(Image-text web data)
[Start of section]
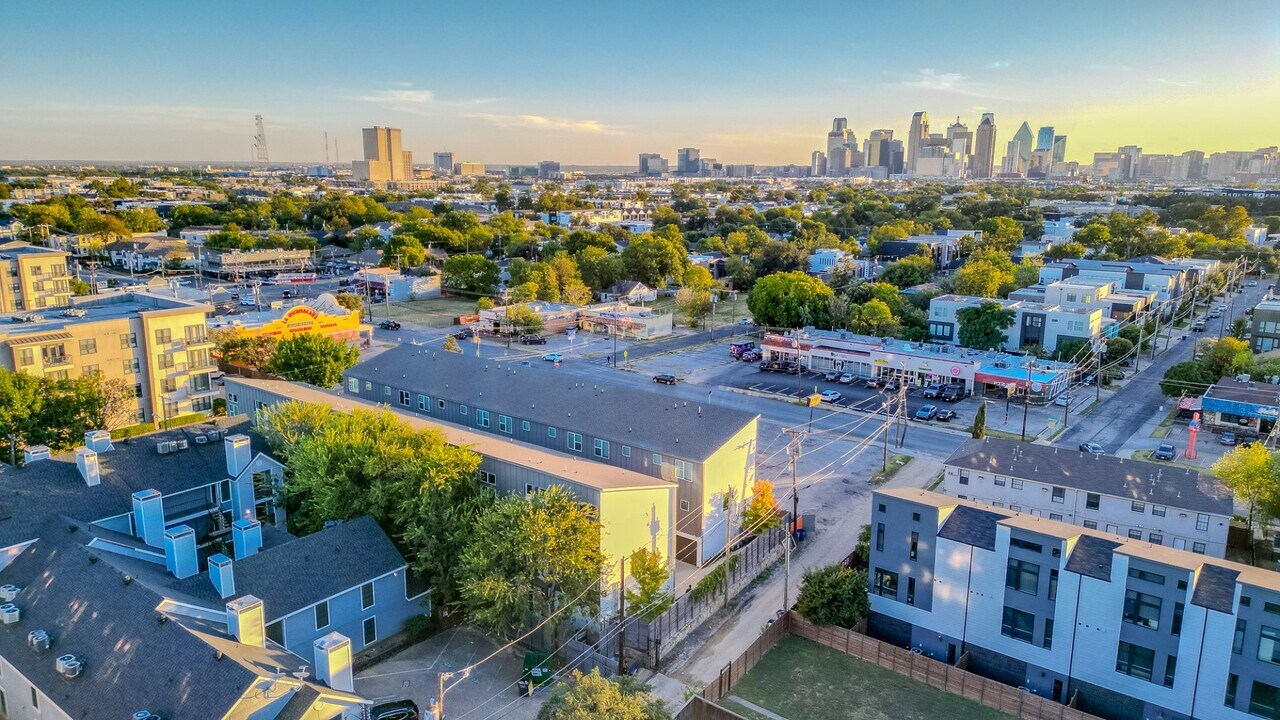 4911 Belmont Ave in Dallas, TX - Building Photo
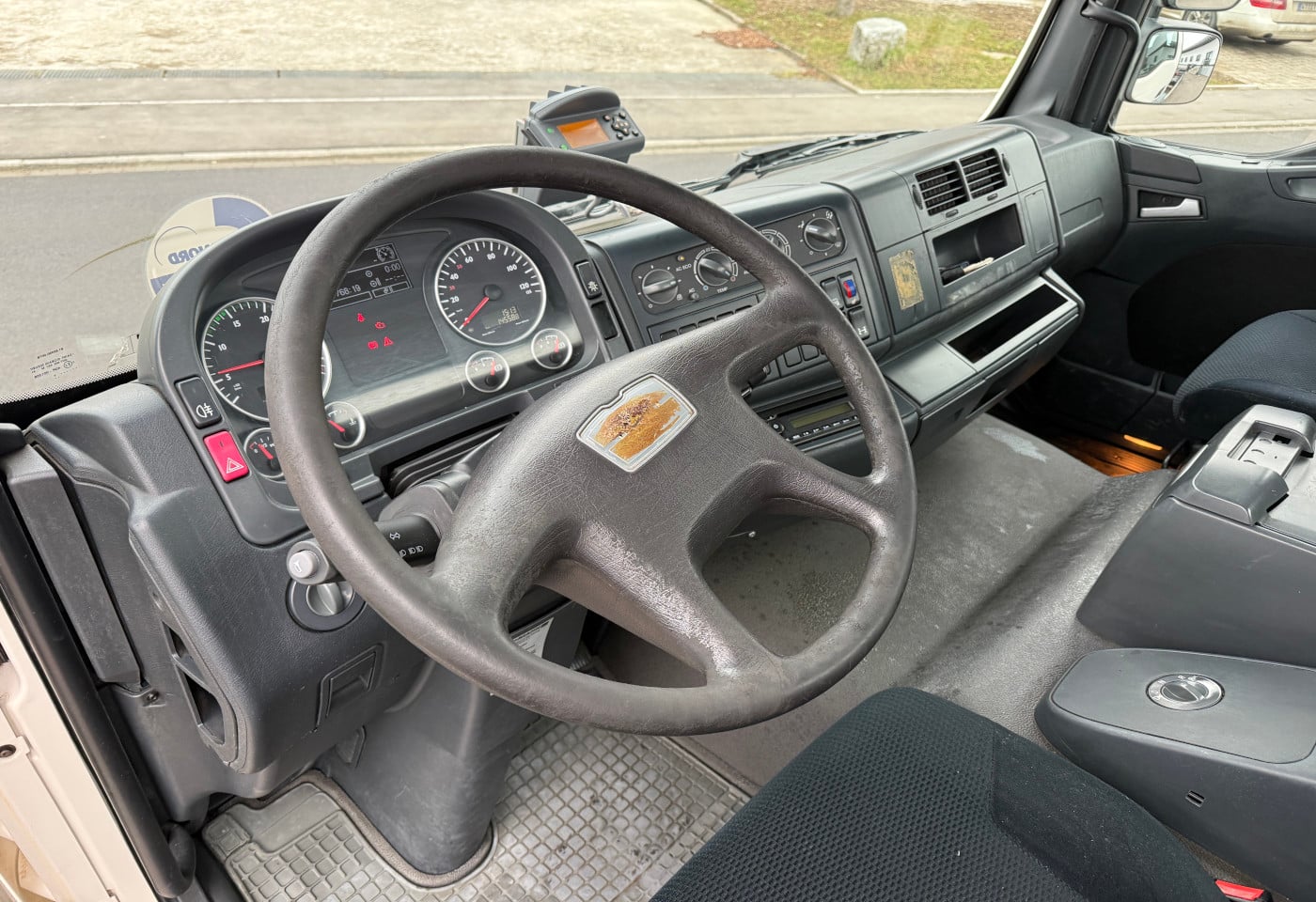 MOTO6625_2808710 vehicle image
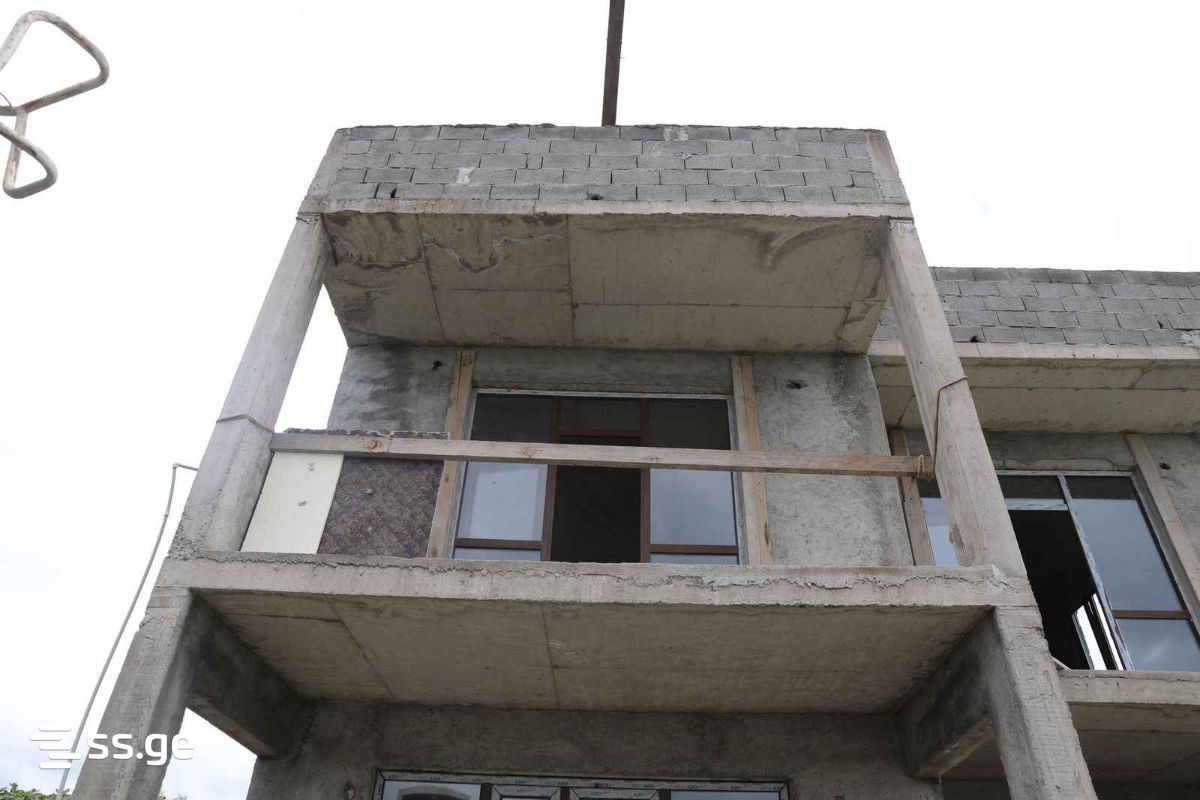 4 Room Private House For Sale view 8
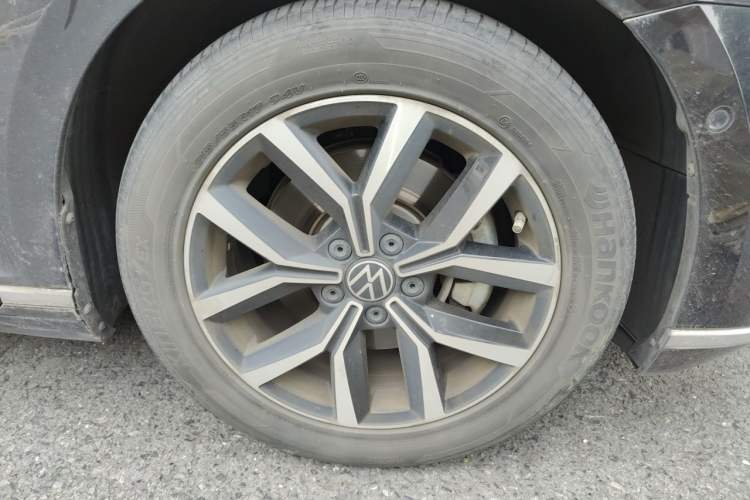 Used Volkswagen Magotan 2020 330TSI DSG Leading Model Right Front Wheel Hub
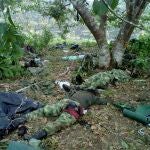 Fotografía cedida por periódico El Líder, Diario Caqueteño, donde se ven soldados muertos en combates contra las Fuerzas Armadas Revolucionarias de Colombia (FARC) el miércoles 13 de febrero de 2013, en Milán, departamento del Caquetá (Colombia).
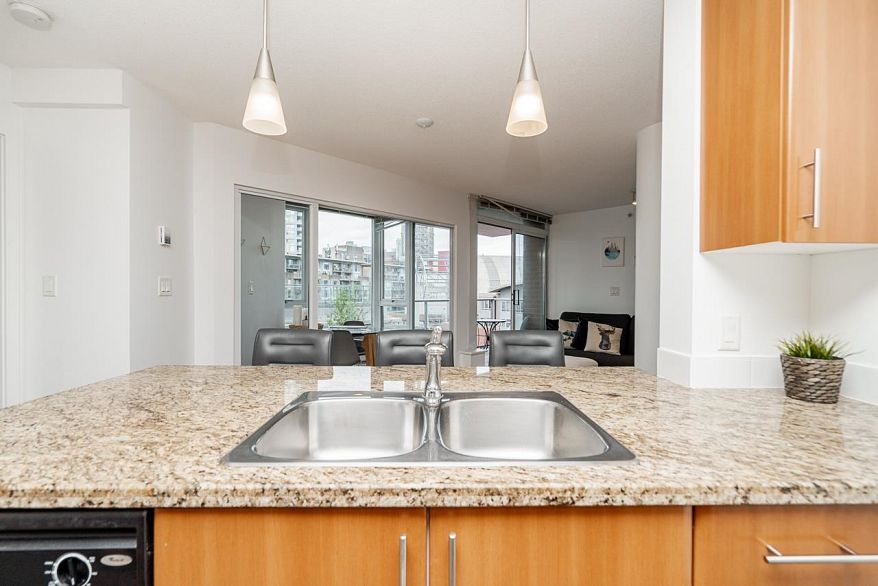 806 58 Keefer Place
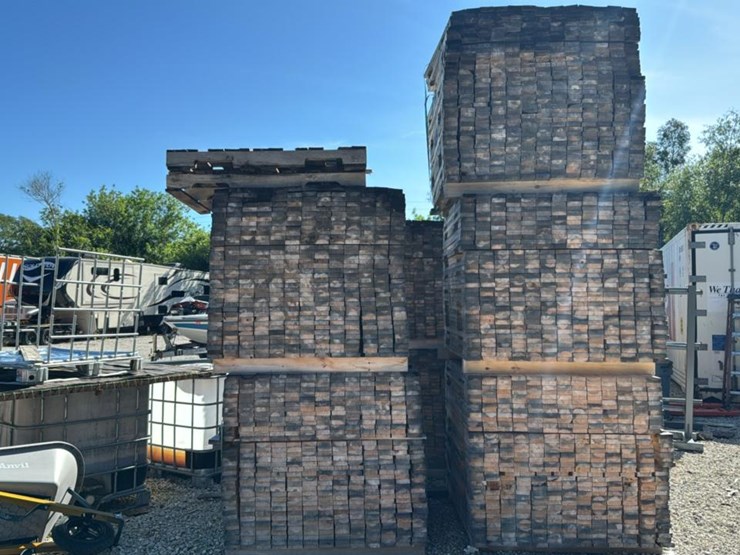 #114-•-cut-pallet-lumber-image-2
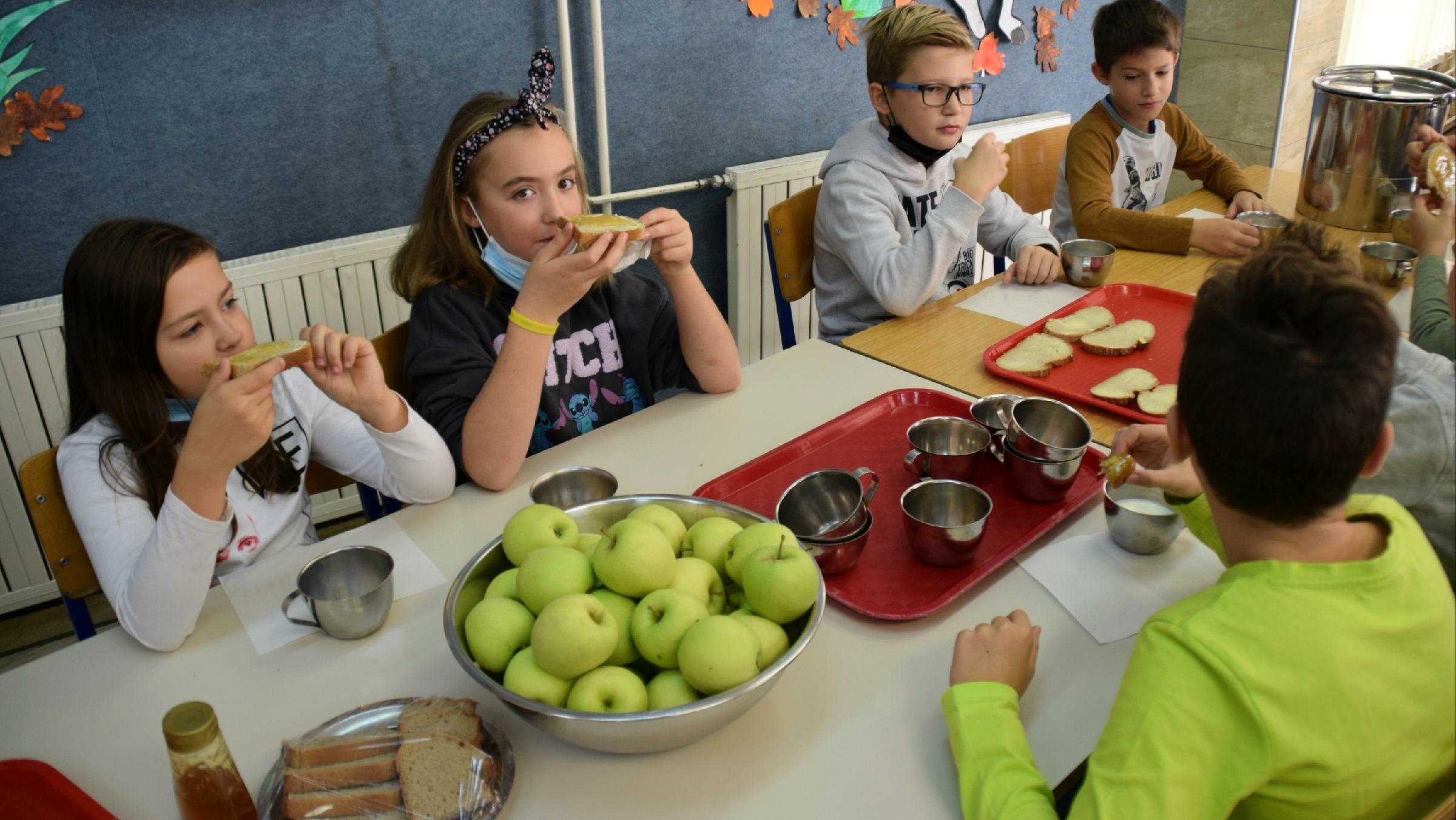 FOTO: Tradicionalni slovenski zajtrk za selniške osnovnošolce v znamenju jabolk
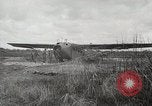 Standbild 1st Marine Division Peleliu Palau Inseln, 1945, aus Sekunde 15 historischem Filmmaterial Videoclip 65675022855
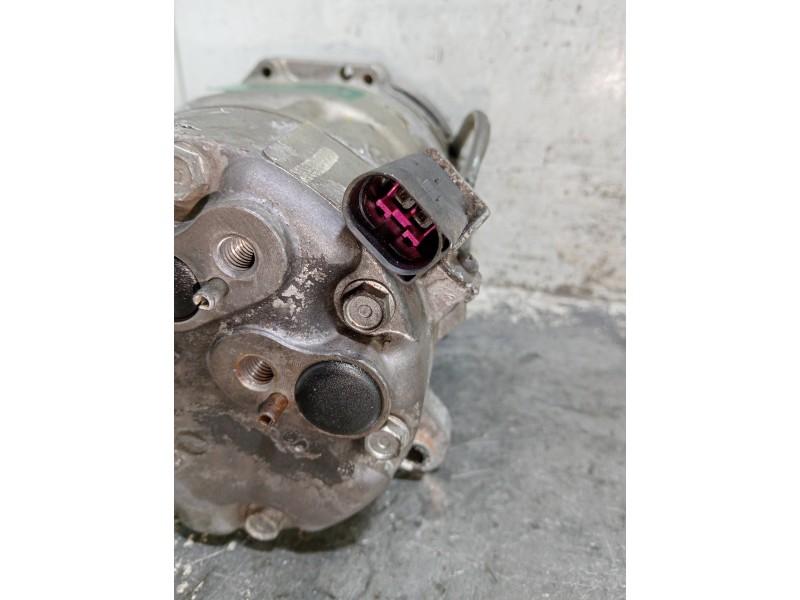 Recambio de compresor aire acondicionado para volkswagen golf iv berlina (1j1) referencia OEM IAM SD7V161215 1J0820803F 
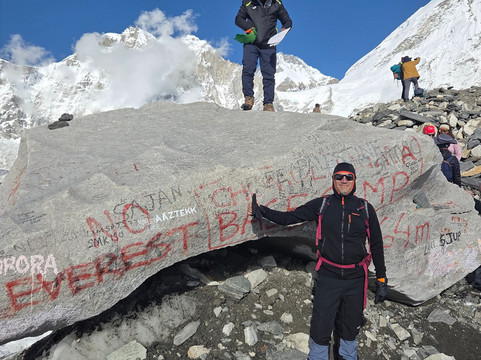 Viajes a Nepal-萨拉戈萨省必去景点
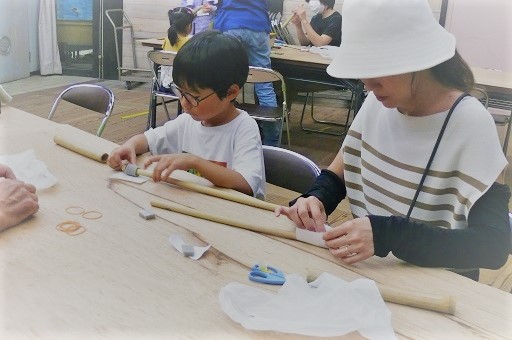親子で楽しくクラフトを楽しむ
[End of section]
### TO DO:
Give back every entry word for word, and drop the pictures as you go.

### TASK OUTPUT:
 4911 Belmont Ave in Dallas, TX - Building Photo
 MOTO6625_2808710 vehicle image
 4 Room Private House For Sale view 8
 Used Volkswagen Magotan 2020 330TSI DSG Leading Model Right Front Wheel Hub
 Fotografía cedida por periódico El Líder, Diario Caqueteño, donde se ven soldados muertos en combates contra las Fuerzas Armadas Revolucionarias de Colombia (FARC) el miércoles 13 de febrero de 2013, en Milán, departamento del Caquetá (Colombia).
 806 58 Keefer Place
 #114-•-cut-pallet-lumber-image-2
 FOTO: Tradicionalni slovenski zajtrk za selniške osnovnošolce v znamenju jabolk
 Standbild 1st Marine Division Peleliu Palau Inseln, 1945, aus Sekunde 15 historischem Filmmaterial Videoclip 65675022855
 Recambio de compresor aire acondicionado para volkswagen golf iv berlina (1j1) referencia OEM IAM SD7V161215 1J0820803F 
 Viajes a Nepal-萨拉戈萨省必去景点
親子で楽しくクラフトを楽しむ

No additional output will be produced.